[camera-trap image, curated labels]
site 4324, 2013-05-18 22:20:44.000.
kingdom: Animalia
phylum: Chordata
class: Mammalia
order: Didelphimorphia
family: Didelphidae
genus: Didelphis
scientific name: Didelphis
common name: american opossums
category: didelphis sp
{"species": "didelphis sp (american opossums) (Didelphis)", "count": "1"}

◆ ◆ ◆ ◆ ◆

» **Task brief**
Supply the entire listing above again, word for word.

» **Task answer**
[camera-trap image, curated labels]
site 4324, 2013-05-18 22:20:44.000.
kingdom: Animalia
phylum: Chordata
class: Mammalia
order: Didelphimorphia
family: Didelphidae
genus: Didelphis
scientific name: Didelphis
common name: american opossums
category: didelphis sp
{"species": "didelphis sp (american opossums) (Didelphis)", "count": "1"}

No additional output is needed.